Vor drei Jahren ist er verschwunden: Der Bronzekopf der Statue des Freiherrn vom Stein am Schloss Cappenberg. Letztes Jahr erklärte der Heimatverein Cappenberg, er wolle sich um einen Ersatzkopf kümmern. Wir haben zum Stand der Dinge beim Vereinsvorsitzenden Heino Janssen nachgefragt - es bleibt spannend.

CAPPENBERG

30.03.2016, 05:47 Uhr / Lesedauer: 1 min
So blickte der Freiherr vom Stein über die Wälder. Nun wurde der Bronzekopf am Denkmal am Schloss Cappenberg gestohlen.

So blickte der Freiherr vom Stein über die Wälder. Nun wurde der Bronzekopf am Denkmal am Schloss Cappenberg gestohlen.

Etwas länger als drei Jahre ist es nun her. Ein Diebstahl, der bis heute noch viele bewegt und der wortwörtlich eine Lücke hinterlässt. Der Bronzekopf des Freiherrn vom Stein, der lange als Denkmal am Schloss Cappenberg thronte, wurde damals von Dieben entwendet. Seit dem läuft die Diskussion über die Anschaffung eines neuen Kopfes.

Der slowenische Künstler Marko Pogacnik, der damals den Bronzekopf angefertigt habe sei gefunden worden, erzählt Heino Janssen. „Aber er hat keinen Gipsabdruck vom Kopf mehr“, erklärt der Vorstand. „Er sagte aber, dass Graf von Kanitz noch einen habe.“ Der Graf habe daraufhin seine gesamten Ländereien absuchen lassen - ohne Erfolg.
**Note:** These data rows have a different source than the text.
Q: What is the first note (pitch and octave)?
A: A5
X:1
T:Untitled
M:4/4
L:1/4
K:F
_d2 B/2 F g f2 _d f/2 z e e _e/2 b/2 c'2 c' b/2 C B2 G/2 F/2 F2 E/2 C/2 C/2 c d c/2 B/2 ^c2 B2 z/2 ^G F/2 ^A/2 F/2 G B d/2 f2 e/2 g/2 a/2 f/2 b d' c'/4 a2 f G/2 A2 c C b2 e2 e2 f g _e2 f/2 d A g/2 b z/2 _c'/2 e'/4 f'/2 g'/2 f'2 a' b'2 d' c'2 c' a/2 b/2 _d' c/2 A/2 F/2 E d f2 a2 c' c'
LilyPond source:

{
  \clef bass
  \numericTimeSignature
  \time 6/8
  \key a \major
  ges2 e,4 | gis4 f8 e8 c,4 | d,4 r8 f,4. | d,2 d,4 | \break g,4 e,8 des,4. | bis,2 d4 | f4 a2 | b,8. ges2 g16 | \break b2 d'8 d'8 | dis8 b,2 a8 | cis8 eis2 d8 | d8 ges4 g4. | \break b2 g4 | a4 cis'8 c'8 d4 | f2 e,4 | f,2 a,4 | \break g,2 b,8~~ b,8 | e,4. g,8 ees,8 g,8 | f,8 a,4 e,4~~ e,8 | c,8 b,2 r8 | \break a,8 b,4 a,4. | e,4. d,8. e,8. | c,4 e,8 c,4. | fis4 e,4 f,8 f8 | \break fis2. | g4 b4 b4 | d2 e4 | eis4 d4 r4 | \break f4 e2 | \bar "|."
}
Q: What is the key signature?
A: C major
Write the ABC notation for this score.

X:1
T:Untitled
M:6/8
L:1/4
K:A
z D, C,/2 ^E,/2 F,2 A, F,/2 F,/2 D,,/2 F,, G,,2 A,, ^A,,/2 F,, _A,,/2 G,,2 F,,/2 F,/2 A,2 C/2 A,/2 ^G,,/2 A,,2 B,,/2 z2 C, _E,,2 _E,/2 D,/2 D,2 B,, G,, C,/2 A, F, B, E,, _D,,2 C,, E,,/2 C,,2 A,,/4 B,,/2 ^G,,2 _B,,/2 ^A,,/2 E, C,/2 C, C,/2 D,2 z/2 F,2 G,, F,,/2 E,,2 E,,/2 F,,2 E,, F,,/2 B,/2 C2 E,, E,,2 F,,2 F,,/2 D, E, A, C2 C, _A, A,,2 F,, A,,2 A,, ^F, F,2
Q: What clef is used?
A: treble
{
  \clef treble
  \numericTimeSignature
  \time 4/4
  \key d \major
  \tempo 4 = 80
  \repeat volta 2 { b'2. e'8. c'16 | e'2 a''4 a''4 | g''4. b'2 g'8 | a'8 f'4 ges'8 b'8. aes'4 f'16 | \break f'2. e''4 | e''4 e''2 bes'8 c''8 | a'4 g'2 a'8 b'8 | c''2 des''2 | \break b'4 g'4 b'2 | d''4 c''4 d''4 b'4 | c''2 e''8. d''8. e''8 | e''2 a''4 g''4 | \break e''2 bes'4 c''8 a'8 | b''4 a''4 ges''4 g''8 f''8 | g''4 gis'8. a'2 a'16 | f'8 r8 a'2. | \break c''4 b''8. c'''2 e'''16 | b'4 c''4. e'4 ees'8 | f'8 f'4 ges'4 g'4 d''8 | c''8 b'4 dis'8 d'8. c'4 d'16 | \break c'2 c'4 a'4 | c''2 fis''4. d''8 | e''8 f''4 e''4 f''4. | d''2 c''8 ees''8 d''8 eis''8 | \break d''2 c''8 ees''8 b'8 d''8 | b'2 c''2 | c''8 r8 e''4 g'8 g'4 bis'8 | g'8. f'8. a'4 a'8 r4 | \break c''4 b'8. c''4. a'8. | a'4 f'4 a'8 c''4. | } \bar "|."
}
Doch noch eine Chance, einen Gipsabdruck zu finden?

Doch einen kleinen Lichtblick gibt es: „Der Graf trifft den Künstler öfter in Berlin. Er wird ihn bitten, einen neuen Abdruck anzufertigen.“, sagt Janssen. Doch auch diese Zusage ist nun schon wieder drei Monate her.

Aber Janssen hat weiter recherchiert und herausgefunden, dass auch ein Mitglied des Denkmalvereins, welches damals an der Gestaltung beteiligt war, den Gipsabdruck besitzen könnte. Da dieses Mitglied und seine Frau jedoch bedauerlicherweise verstorben sind, muss erst einmal Kontakt zu den Kindern aufgenommen werden. „Das ist wirklich ein schleppender und langwieriger Prozess“, bedauert Janssen.

Sponsoren schon gefunden

Der Heimatverein will aber keinesfalls aufgeben. „Wir schaffen das. Wir haben sogar schon einige Sponsoren zur Finanzierung gefunden.“ Ein neuer Bronzekopf würde nämlich noch einmal 5.000 bis 10.000 Euro kosten.

Es wird eine Sache von Monaten, vielleicht sogar von ein paar Jahren werden, den Kopf endlich wieder fertig an seinen angestammten Platz zu bringen, aber wenn es soweit ist, dann wird der Freiherr wieder über den Cappenberger Wald, auf seine letzte Heimat blicken.

Das ist der Freiherr vom Stein
Heinrich Friedrich Karl Reichsfreiherr vom und zum Stein (geb. 1757 in Nassau) war ein preußischer Staatsmann und Reformator, der 1831 in Cappenberg starb. Der Freiherr vom Stein trat besonders in den Befreiungskriegen gegen Napoleon in Erscheinung und wollte später die deutschen Staaten neu organisieren. Sein Andenken wird durch zahlreiche Denkmäler erhalten, viele Schulen tragen seinen Namen. Auch die Zeche Minister Stein in Dortmund ist nach ihm benannt.